See GSoCProjectIdeas for a list more tailored to students taking part in Google's Summer of Code.

This page is intended to list possible projects for somebody who's interested in getting involved with Xapian development, but who isn't intimately familiar with code yet (if you're a Xapian guru, you'll have to think up your own projects, or take a look at the  bug database.

Some of these projects would benefit from special skills in other areas (for example, experience with a scripting language is required to produce decent bindings for it).

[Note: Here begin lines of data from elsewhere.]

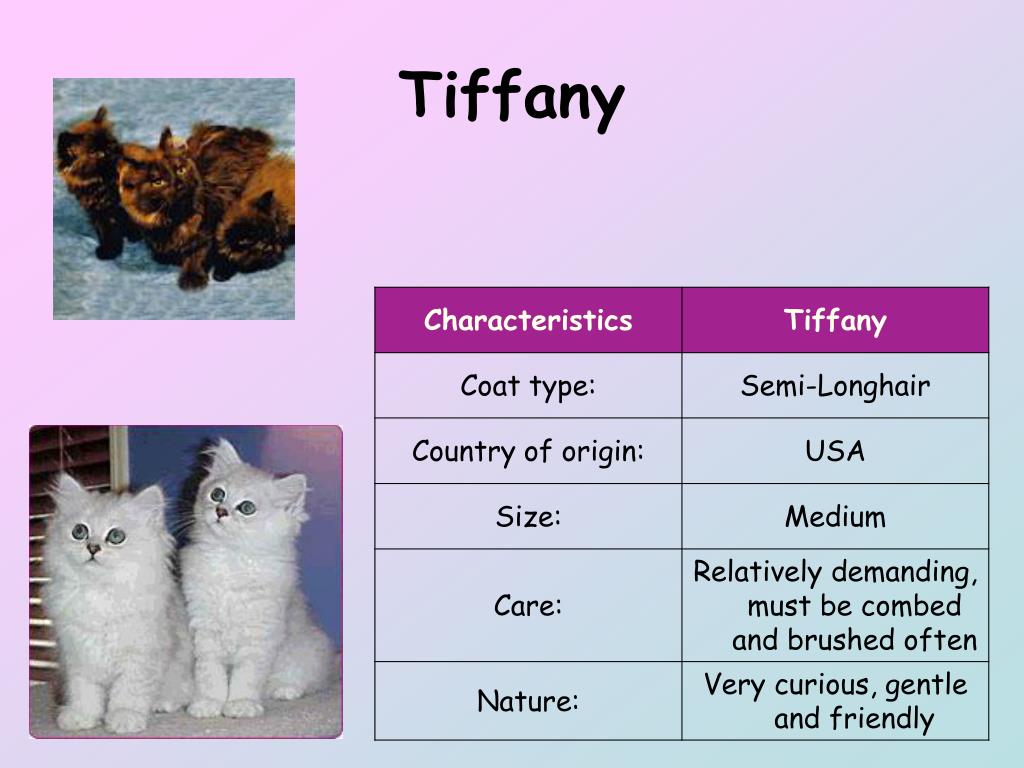 Tiffany

| Characteristics | Tiffany |
|---|---|
| Coat type: | Semi-Longhair |
| Country of origin: | USA |
| Size: | Medium |
| Care: | Relatively demanding, must be combed and brushed often |
| Nature: | Very curious, gentle and friendly |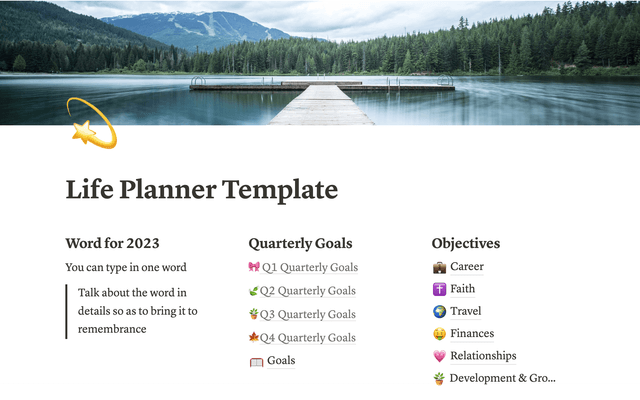 Life Planner Template

Word for 2023

You can type in one word

Talk about the word in details so as to bring it to remembrance

Quarterly Goals

Q1 Quarterly Goals

Q2 Quarterly Goals

Q3 Quarterly Goals

Q4 Quarterly Goals

Goals

Objectives

Career

Faith

Travel

Finances

Relationships

Development & Gro...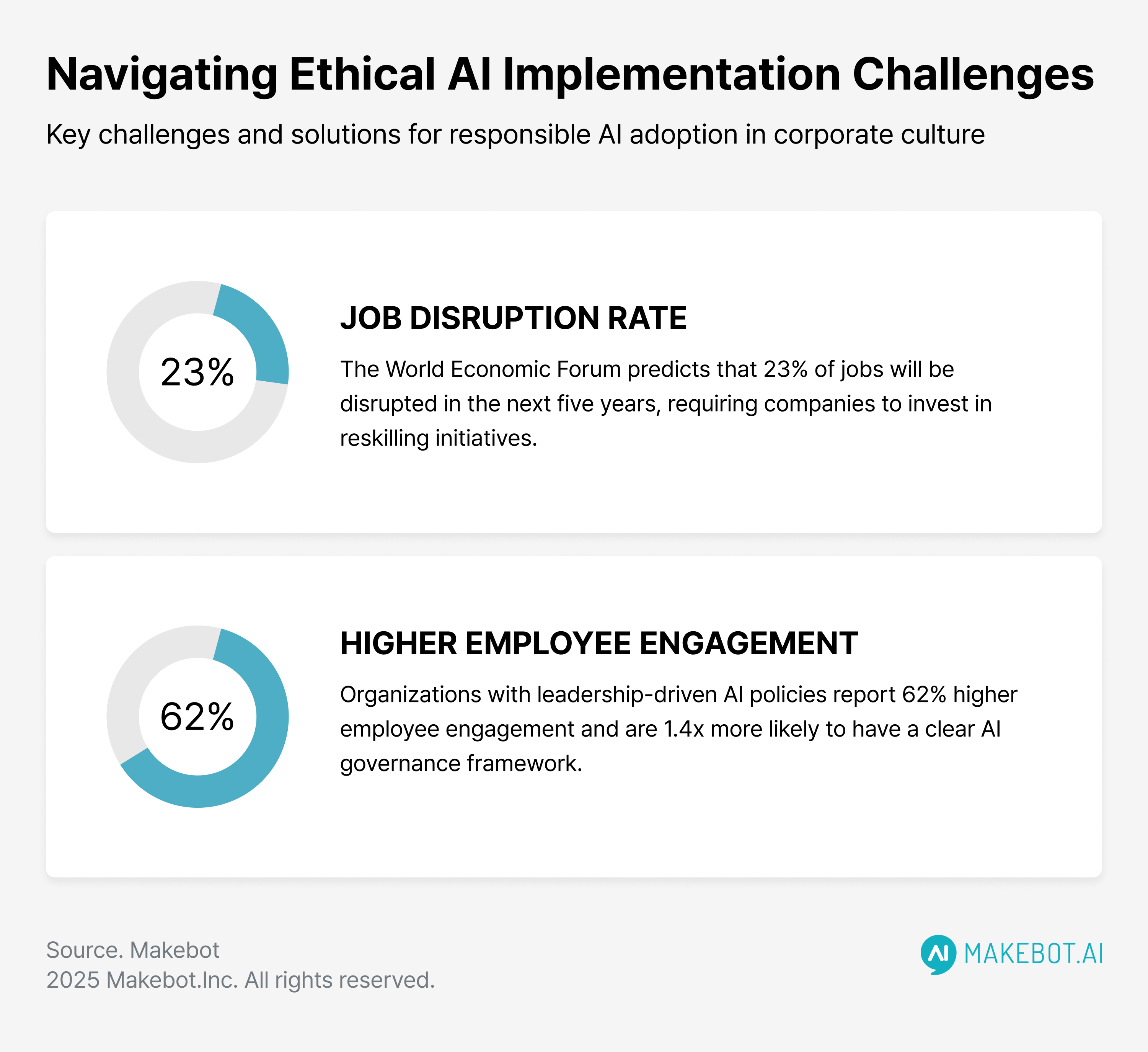 Navigating Ethical AI Implementation Challenges

Key challenges and solutions for responsible AI adoption in corporate culture

23%

JOB DISRUPTION RATE

The World Economic Forum predicts that 23% of jobs will be disrupted in the next five years, requiring companies to invest in reskilling initiatives.

62%

HIGHER EMPLOYEE ENGAGEMENT

Organizations with leadership-driven AI policies report 62% higher employee engagement and are 1.4x more likely to have a clear AI governance framework.

Source. Makebot
2025 Makebot.Inc. All rights reserved.

AI MAKEBOT.AI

  • Add classes which provide more choice of weighting schemes (e.g. the  Divergence from Randomness family of weighting schemes, and the traditional tf/idf schemes, such as those supported by  SMART), and investigate how they compare for speed and retrieval effectiveness with BM25. An efficient implementation may require keeping track of some extra statistics in the database.
  • Add a xapian-core feature to pull out the best N sentences/phrases from a string which contain terms from a specified list. Write an OmegaScript command to wrap this, and add an option to omindex to allow larger samples to be stored in the sample field. Then we can show a dynamic sample with matching terms in context. See also FAQ/Snippets.
  • Currently Omega's omindex needs to run an external program to index most formats (the exceptions are HTML, plain text, and uncompressed AbiWord documents). Some of these external programs are available as shared libraries, and using these instead would avoid the overhead of running an external filter and so speed up indexing. An obvious first target is a zipfile library instead of unzip.

Ideally we should load the libraries dynamically and if they aren't available disable those formats (similarly to how we currently do if the filter programs aren't available). It would be fine to just link directly against zlib though, as xapian-core already requires that. Also, requiring a zipfile reading library would probably be reasonable, as it's something many systems will probably already have and a number of modern formats are based on a zipfile container (e.g. OpenDocument format).

  • Implement bindings for Xapian in another language, ideally using  SWIG. Currently we have pretty decent support for Python, PHP, Tcl, C#, Perl, and Ruby, though we could do with support from a user of C# or Ruby to help maintain those bindings better. The hand-coded JNI bindings for Java have fallen behind the current C++ API, because they are too much work to update by hand. We have some partially done SWIG-based Java bindings, which are much easier to keep up to date, but need input from someone with Java experience. Someone has been working on  Pike bindings.
  • Some of the bindings would benefit from a more "idiomatic" wrapping. For example, wrapping the C++ iterators as PHP iterators; eliminating SWIG's "SWIGTYPE" default wrappers in C#. This needs someone who understands the language concerned well enough to understand what looks "right" in an API for it.
  • Add the ability to introspect on Query objects (see issue #159). This would allow queries generated by the query parser to be investigated and modified, and would be helpful in various scenarios. The trickiest bit is probably working out a suitable API - for this, you'd need to discuss possible APIs with the other developers on IRC or the mailing lists. It's probably a good task for a beginner, being fairly small and self-contained.
  • Improvements to spelling correction. The currently spelling correction feature is useful for many users, but there is scope for improvement. For example, currently corrections aren't offered if the word is also misspelled in a document (#225), only a single suggested correction is available via the API, and no regard is given to other words in the query when ranking possible corrections. There are no doubt other aspects too.